**Objetivo a:** Na crítica de cinema abaixo, qual dos cinco longas de Martin Scorsese com Leonardo DiCaprio não foi indicado ao Oscar de Melhor Filme?

**Texto extraído:**
§ §
Martin Scorsese é um mestre.  Dos grandes. E apesar de não ter mais as ideias ousadas e polêmicas de seus primeiros filmes, encontramos aqui uma maturidade e um conhecimento profundo da linguagem e da narrativa. Que já fazem parte da carreira do diretor há alguns anos.

Ele chega neste filme à sua 5a colaboração com o ator Leonardo DiCaprio, o novo Robert DeNiro da vida do diretor – dos 5 longas de Martin e Leo, apenas “Ilha do Medo” não foi indicado ao Oscar de Melhor Filme.

Para contar a absurda história de “Cabo do Medo”, lá nos anos 90, Scorsese trabalhou com absurdos: uma atuação carregada de Robert DeNiro, uma trilha pesada de Bernard Herrman e movimentos e ângulos de câmera malucos. Para contar uma história cheia de excessos em “O Lobo de Wall Street”, apelou para uma série excessiva de absurdos: de drogas, de festas, de horas de duração, de humor ácido, de situações ridículas etc.

Tudo aqui beira propositadamente ao ridículo. Tudo é excessivo. Das loucuras narradas pelo personagem, à caracterização de cada um que pinta na tela, das locações irreais, até a fotografia de Rodrigo Prieto – que, aliás, lá em 2005, quando eu trabalhava em Chicago, tinha um bom rolo de diretor de comerciais.

É como se toda a loucura vivida em Wall Street lá nos anos 80 fosse tão irreal quanto o dinheiro que eles geravam para os clientes. Puro papel. Por isso, o filme é praticamente inteiro irrealista. E é daí que vem a coragem e o humor da obra. Como diz o personagem de DiCaprio, o dinheiro é sua verdadeira droga. E é o dinheiro que torna a vida dele irreal e absurda.

Nessa toada, ele joga lagostas em cima de agentes do FBI, compra um iate que mais parece um navio, joga literalmente dinheiro no lixo, atira anões em alvo, toma todos os tipos de drogas, enfrenta uma tempestade no Mar Mediterrâneo, entre muitas outras loucuras.

Por tudo isso, esta é, com certeza, a primeira comédia de Martin Scorsese. E, só pela cena de DiCaprio drogado tentando chegar ao carro já se pode dizer que ele manejou o gênero com maestria.

Em alguns momentos, o filme nos faz lembrar outros trabalhos diretor, como “Os Bons Companheiros” e, principalmente, “Cassino”. Até a atuação de DiCaprio no telefone do Clube, pouco antes de ficar chapadão, me lembrou DeNiro.
§ §
**Dados brutos:**
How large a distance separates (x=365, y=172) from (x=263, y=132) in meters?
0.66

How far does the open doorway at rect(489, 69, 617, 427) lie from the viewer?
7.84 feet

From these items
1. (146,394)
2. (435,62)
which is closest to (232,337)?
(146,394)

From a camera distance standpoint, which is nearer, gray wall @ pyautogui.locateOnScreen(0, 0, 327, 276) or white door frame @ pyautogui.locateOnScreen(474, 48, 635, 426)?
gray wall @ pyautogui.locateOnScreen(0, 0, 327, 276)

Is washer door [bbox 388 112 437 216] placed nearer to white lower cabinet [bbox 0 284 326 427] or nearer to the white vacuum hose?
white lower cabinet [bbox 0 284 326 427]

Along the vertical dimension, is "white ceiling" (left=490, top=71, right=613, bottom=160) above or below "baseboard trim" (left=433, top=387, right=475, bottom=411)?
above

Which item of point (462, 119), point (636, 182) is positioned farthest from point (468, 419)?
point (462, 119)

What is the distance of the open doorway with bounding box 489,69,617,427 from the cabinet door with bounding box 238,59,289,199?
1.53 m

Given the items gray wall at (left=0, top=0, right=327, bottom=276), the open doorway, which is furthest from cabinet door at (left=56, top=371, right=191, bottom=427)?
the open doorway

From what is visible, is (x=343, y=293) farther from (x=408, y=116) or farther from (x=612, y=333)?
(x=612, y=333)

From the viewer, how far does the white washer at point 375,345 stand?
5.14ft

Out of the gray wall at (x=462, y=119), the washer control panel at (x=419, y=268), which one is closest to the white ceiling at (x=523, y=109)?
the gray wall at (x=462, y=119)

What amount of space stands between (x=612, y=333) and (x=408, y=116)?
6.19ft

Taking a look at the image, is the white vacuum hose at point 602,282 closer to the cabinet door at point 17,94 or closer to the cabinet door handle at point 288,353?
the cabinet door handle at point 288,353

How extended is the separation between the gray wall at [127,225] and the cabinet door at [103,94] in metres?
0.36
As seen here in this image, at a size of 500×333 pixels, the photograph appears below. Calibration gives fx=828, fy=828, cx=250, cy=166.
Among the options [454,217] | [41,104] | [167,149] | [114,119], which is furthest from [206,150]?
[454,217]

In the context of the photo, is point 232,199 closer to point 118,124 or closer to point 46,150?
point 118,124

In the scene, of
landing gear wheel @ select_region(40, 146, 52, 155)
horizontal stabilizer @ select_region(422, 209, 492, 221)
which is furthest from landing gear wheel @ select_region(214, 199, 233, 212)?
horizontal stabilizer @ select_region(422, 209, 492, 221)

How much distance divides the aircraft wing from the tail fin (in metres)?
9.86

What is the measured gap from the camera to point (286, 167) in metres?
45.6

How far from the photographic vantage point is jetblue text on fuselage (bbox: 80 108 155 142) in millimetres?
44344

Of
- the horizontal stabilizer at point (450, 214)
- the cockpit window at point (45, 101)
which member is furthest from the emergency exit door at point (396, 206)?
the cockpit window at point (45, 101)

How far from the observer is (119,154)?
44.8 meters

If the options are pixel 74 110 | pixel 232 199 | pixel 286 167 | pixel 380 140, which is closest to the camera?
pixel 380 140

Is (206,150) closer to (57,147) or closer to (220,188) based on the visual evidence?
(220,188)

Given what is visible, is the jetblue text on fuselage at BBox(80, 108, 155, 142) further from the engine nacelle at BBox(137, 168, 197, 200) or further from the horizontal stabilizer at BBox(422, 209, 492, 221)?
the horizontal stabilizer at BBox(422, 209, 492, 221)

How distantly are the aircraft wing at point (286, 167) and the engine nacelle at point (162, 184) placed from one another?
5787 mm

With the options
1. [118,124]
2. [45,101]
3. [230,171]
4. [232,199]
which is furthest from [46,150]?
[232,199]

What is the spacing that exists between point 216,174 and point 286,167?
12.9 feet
§ §
**Objetivo b:** Conte as linhas das entradas acima em que aparece a palavra "hose" e responda somente com o número.

**Solução a:** “Ilha do Medo”.

**Solução b:** 2